Een groot deel van de bevolking op het platteland en in de steden verpaupert. Bijgeloof viert hoogtij. De hoge adel probeert de centraliserende politiek van de keizer en koning tegen te werken. Want hun macht wordt ingeperkt.

Na de troonsafstand van Karel V in 1555 neemt koning Filips II de macht in de Nederlanden over. Hij wil het katholieke geloof herstellen met harde maatregelen. Hij voert nieuwe belastingen in om zijn oorlogen te financieren, noodzakelijk om zijn suprematie in Europa veilig te stellen. De rijke Nederlanden verarmen. In 1559 slaagt de Spaanse koning erin de oude kerkelijke structuur met omvangrijke bisdommen te vervangen door een netwerk van kleinere bisdommen waarbij de kerkelijke overheid dichter bij de plaatselijke bevolking staat en beter in staat is haar te controleren.

Vanaf dat ogenblik wordt de situatie gespannen. Steeds meer mensen voelen zich aangetrokken tot het calvinisme en andere protestantse belijdenissen. Als reactie daarop wordt het beleid van de centrale regering nog strenger. De manier waarop koning Filips II de ketterbestrijding doorvoert, stuit veel mensen tegen de borst. De werkloosheid groeit. De economie krimpt door de dure oorlogen die Filips II met Frankrijk voert.
Op 5 april 1566 presenteren zo'n tweehonderd edelen, het verbond der Edelen, in Brussel de landvoogdes Margareta van Parma het beroemde Smeekschrift. De eisen zijn gericht tegen de centralisatie van de politiek. De edelen eisen de afschaffing van de strenge verordeningen tegen ketters. Zij zijn sjofel gekleed en ongewapend als uitdrukking dat zij verarmen. Het zou een hoge edele de uitspraak ontlokken: “Ce ne sont que des gueux” (Landvoogdes, u hoeft niet bang te zijn, het zijn maar bedelaars). De naam zou later tot eretitel verheven worden, een geuzennaam.
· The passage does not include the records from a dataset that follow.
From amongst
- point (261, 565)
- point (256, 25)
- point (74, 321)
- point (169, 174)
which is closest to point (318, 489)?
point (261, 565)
Geuzennapjes en geuzenpenningen
Op 9 april 1566 vergaderen de kopstukken van het Verbond der Edelen in de Brusselse residentie van de graaf van Culemborg. Ze besluiten er de bedelnap als symbool van hun verbond aan te nemen. Het zou hun teken zijn van trouw aan de koning. Tevens zouden ze blijven ijveren voor het staken van de godsdienstvervolgingen. Daarom dragen ook vele geuzenmedailles het opschrift: En tout fidelles au roy … jusques à porter la besace (trouw aan de koning tot aan de bedeltas). De graaf van Culemborg laat zelfs op zijn kasteel preken houden.
Van deze insignes zijn er veel bewaard, dikwijls als een medaille. De oudste dragen aan de voorzijde een afbeelding van Filips II met daarbij de spreuk En tout fidelles au roy en aan de andere zijde een edelman of ineengestrengelde handen met een bedelnap en de spreuk jusques a porter la besase. Later tijdens de opstand worden ook penningen gemaakt met leuzen als Liever Turks als paus met aan de andere zijde leuzen waarin de geuzen hun trouw aan de Prins (de prins van Oranje, Willem de Zwijger) bevestigden of antikerkelijke leuzen.

Het geuzenteken van het Taxandriamuseum
Eén van de mooiste geuzenkentekens behoort tot de collectie van het Taxandriamuseum. Het model wijkt af van de boven beschreven geuzentekens. Het hoorde toe aan een Turnhoutse geus. Het is een kleine zilveren bedeltas. Het draagt een randschrift Turnhout. Midden loopt van boven tot onder een gegraveerde band. Deze band stelt de heraldische figuur van een paal voor en de gravering wijst naar de kleur (l)azuur of blauw. Meteen wordt verwezen naar een oud stadswapen van de stad. Het zilveren busje is bovenaan voorzien van een deksel en kan met een kettinkje van 12,5 cm opgehangen worden.